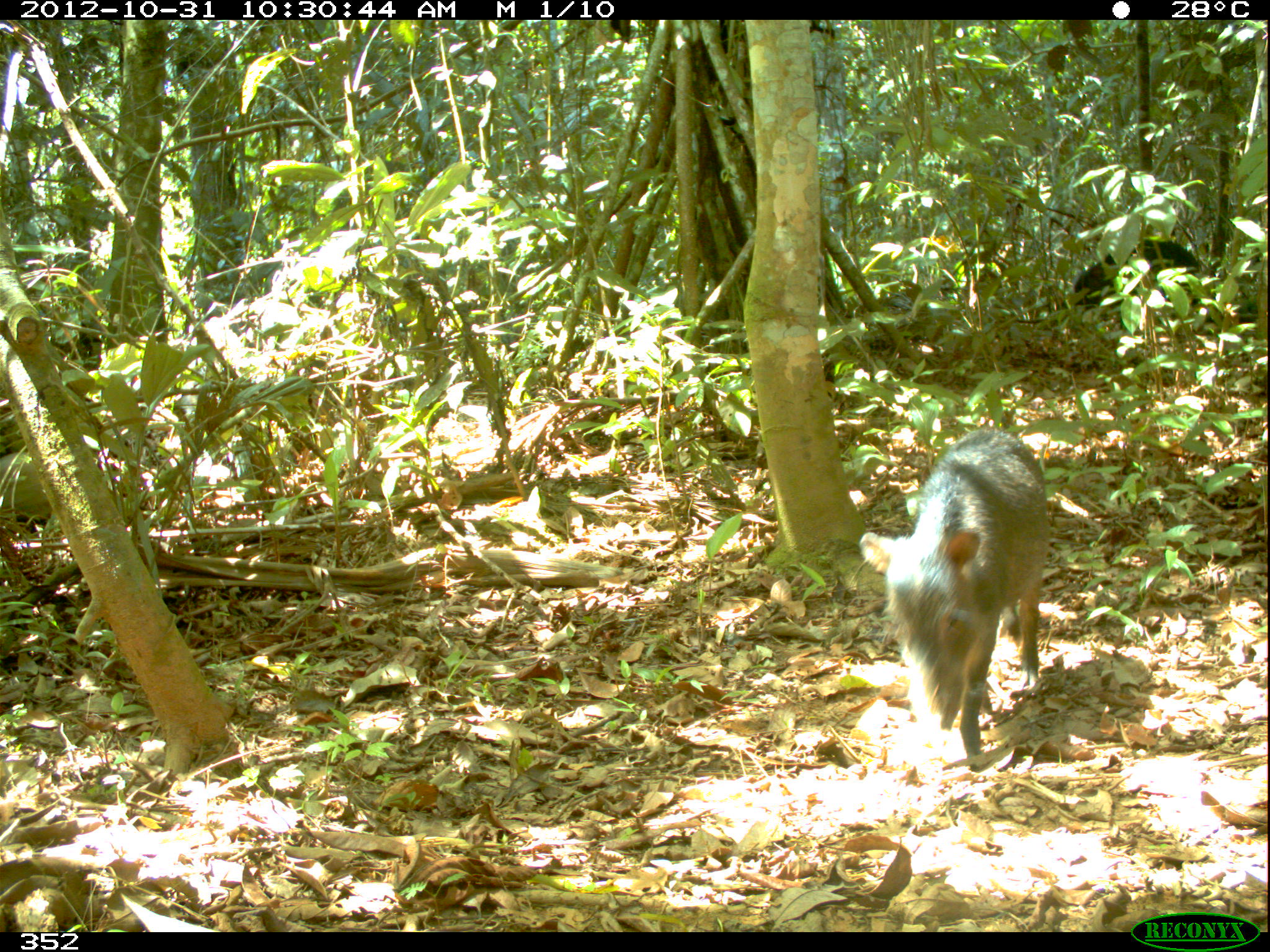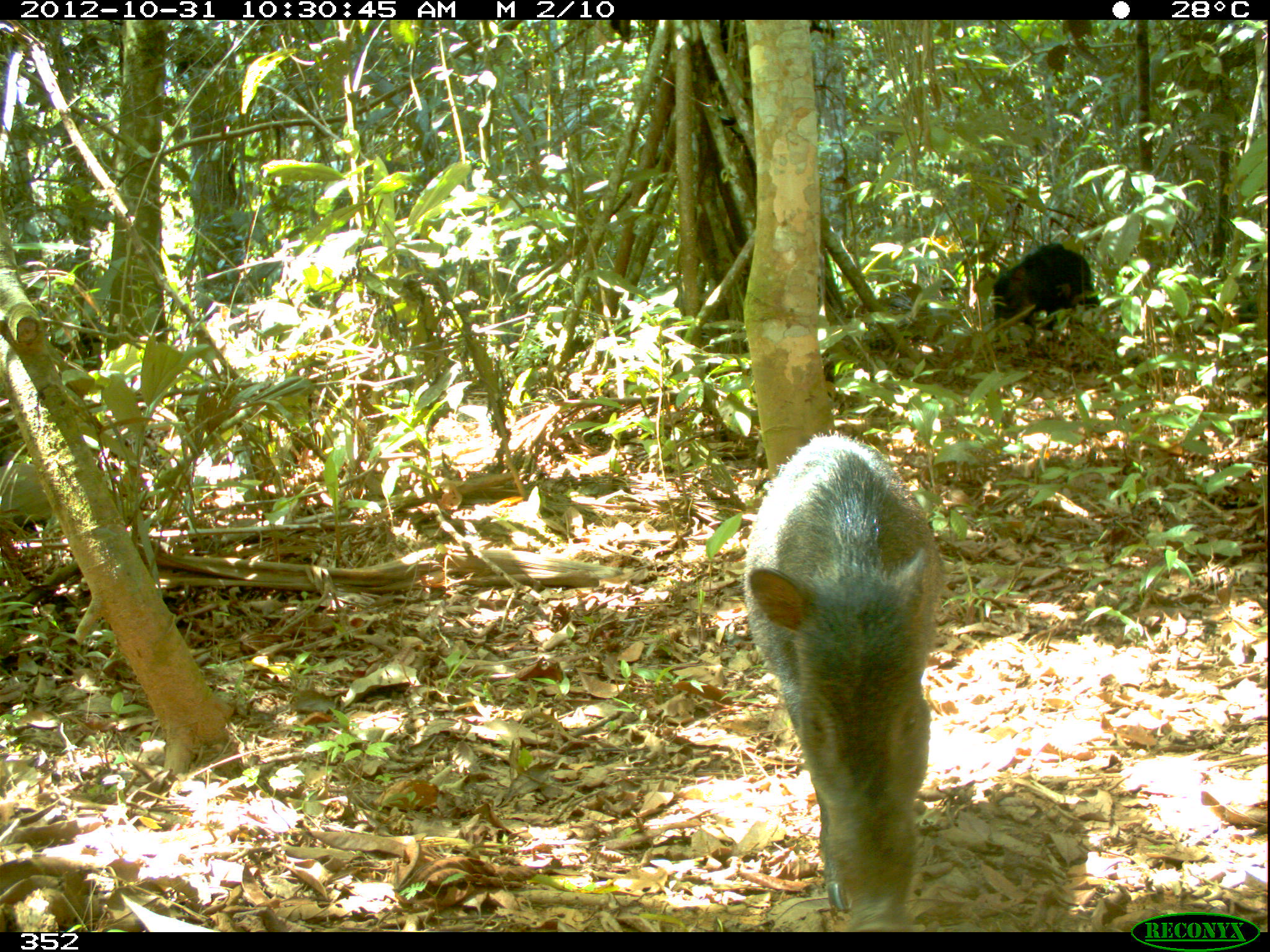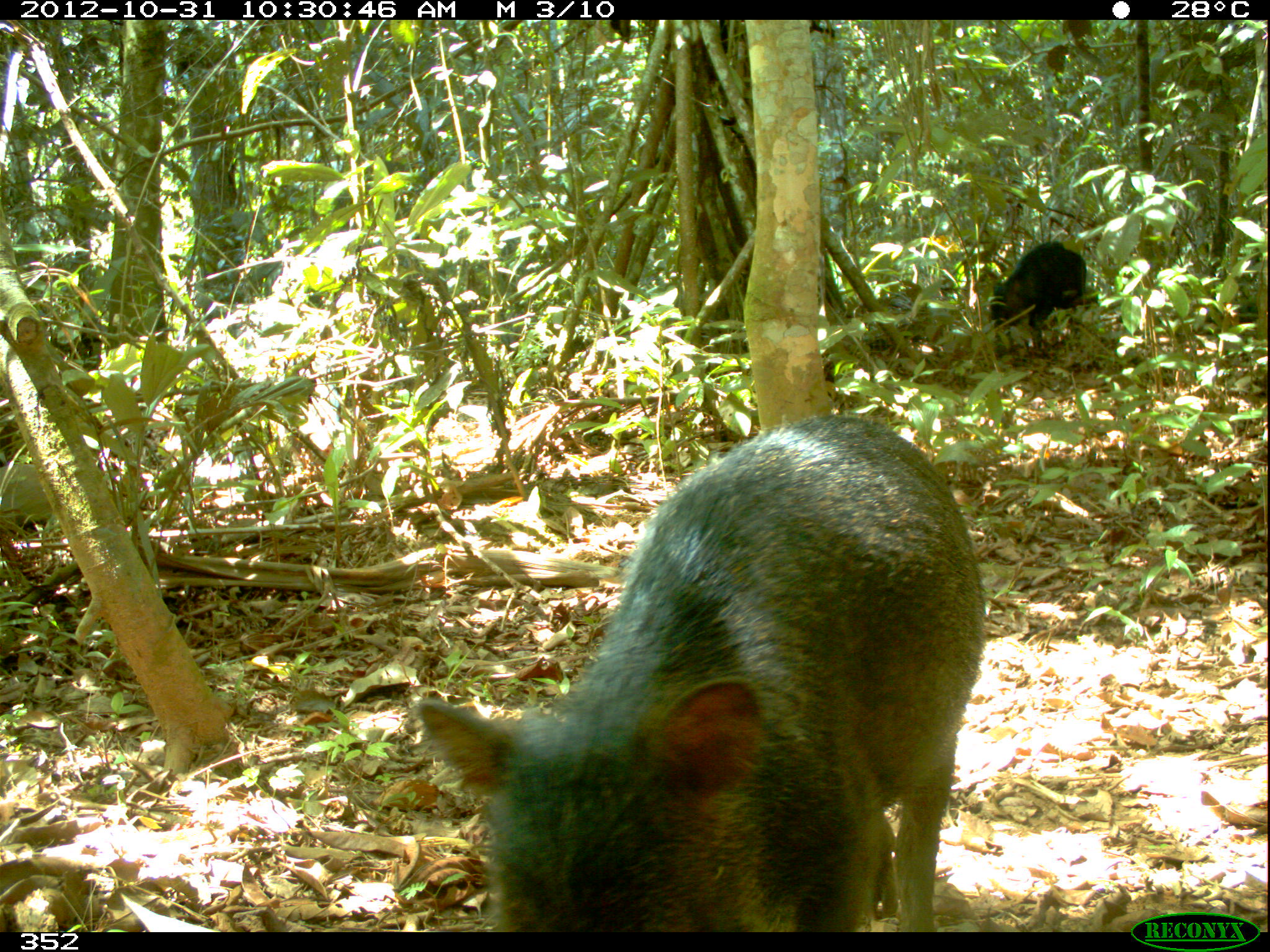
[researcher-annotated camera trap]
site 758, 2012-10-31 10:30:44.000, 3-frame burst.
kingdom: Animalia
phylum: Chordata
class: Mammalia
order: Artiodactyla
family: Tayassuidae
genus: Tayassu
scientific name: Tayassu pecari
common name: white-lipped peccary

*****

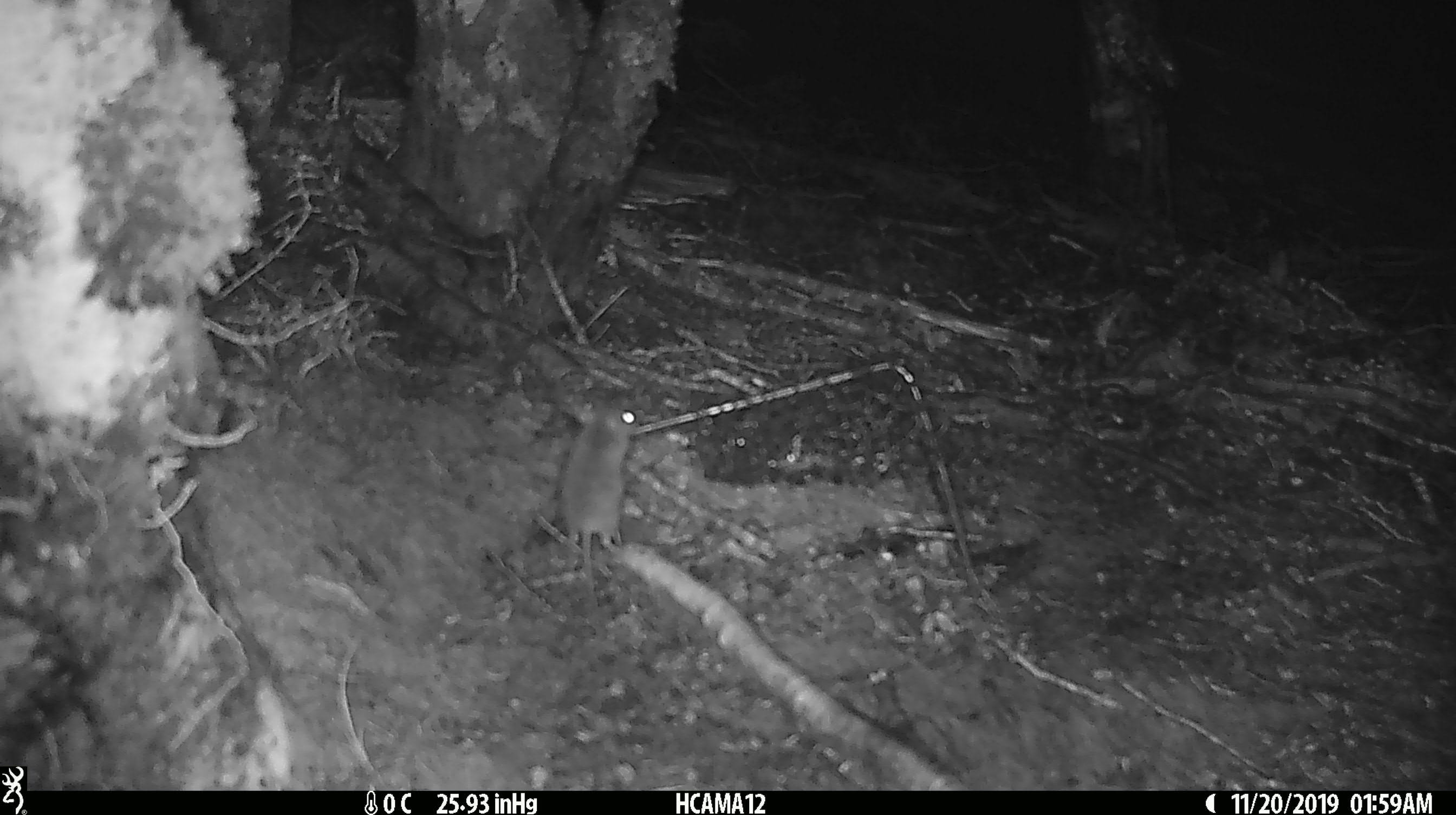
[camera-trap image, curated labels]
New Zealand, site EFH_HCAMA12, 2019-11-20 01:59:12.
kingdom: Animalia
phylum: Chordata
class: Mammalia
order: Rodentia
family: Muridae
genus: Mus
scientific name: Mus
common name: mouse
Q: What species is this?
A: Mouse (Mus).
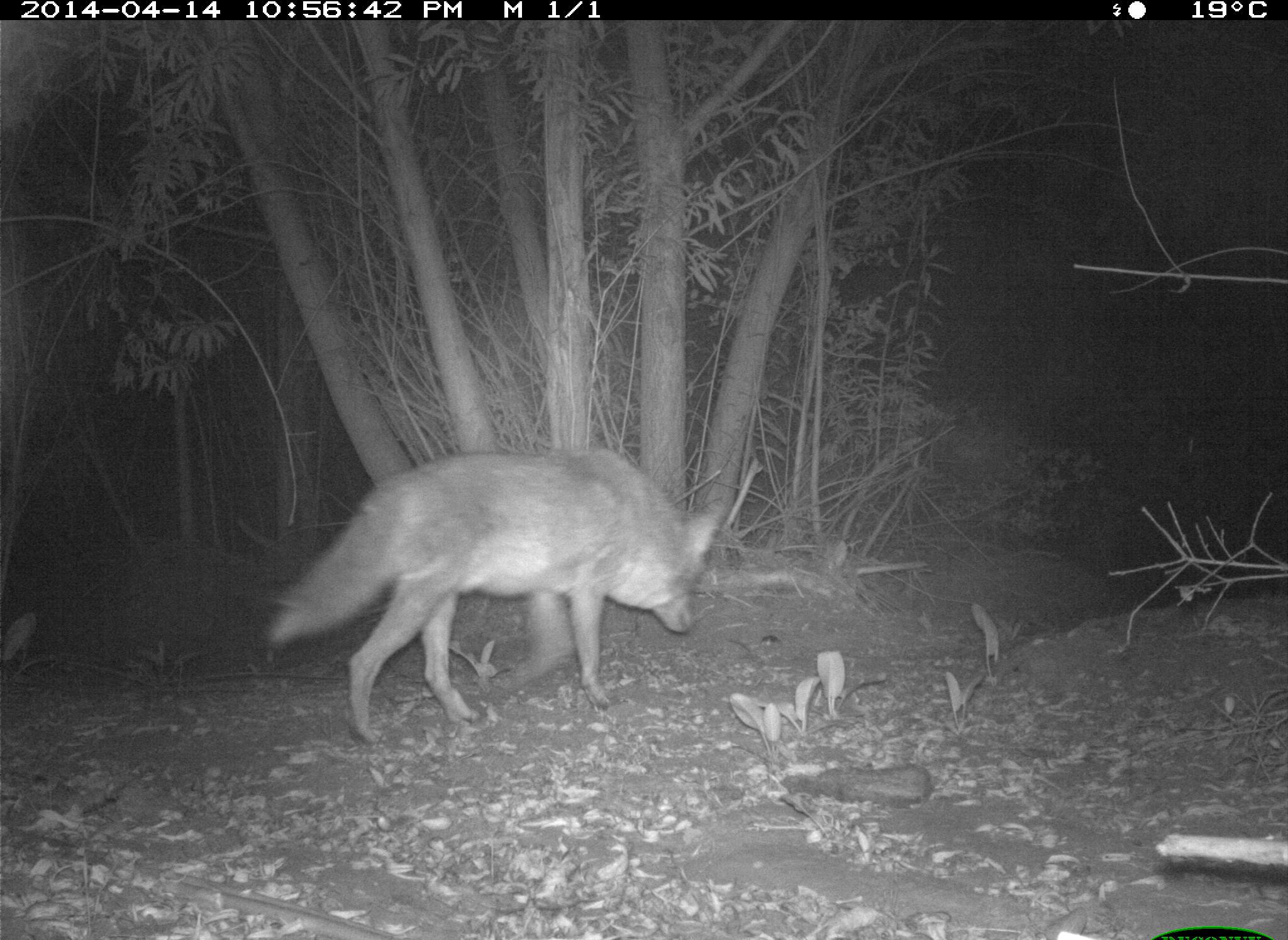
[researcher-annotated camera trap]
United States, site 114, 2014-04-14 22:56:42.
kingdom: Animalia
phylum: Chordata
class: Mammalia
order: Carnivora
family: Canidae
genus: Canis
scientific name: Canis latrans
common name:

*****

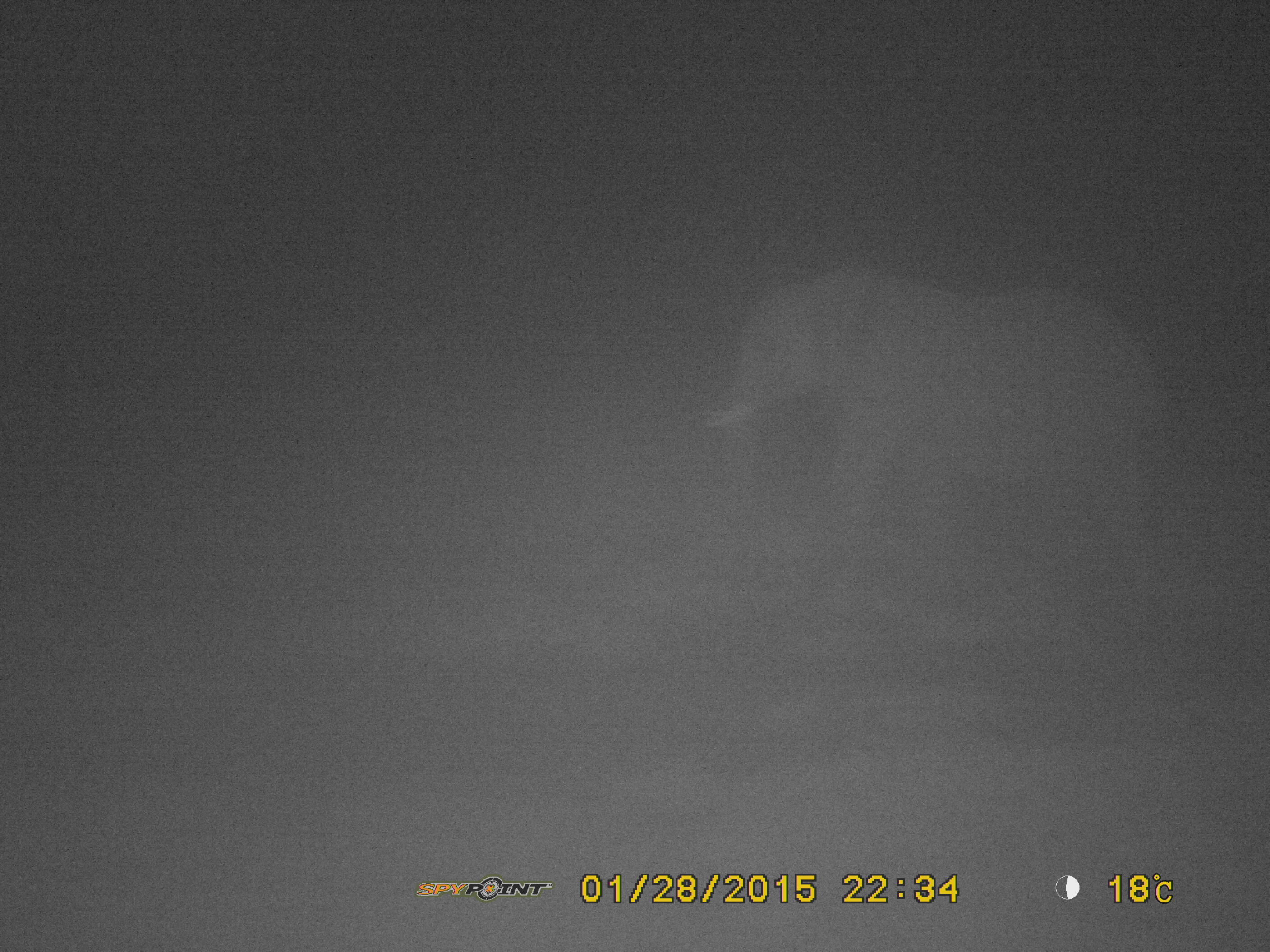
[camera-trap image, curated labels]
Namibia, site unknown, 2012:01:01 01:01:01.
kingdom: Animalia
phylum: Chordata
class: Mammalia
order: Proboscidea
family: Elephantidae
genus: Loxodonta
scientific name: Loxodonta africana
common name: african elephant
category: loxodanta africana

*****

Transcribe, exactly and without additions, the lines of the records above, beginning with the line that contains "family: Elephantidae" and ending with the line that contains "category: loxodanta africana", both included.

family: Elephantidae
genus: Loxodonta
scientific name: Loxodonta africana
common name: african elephant
category: loxodanta africana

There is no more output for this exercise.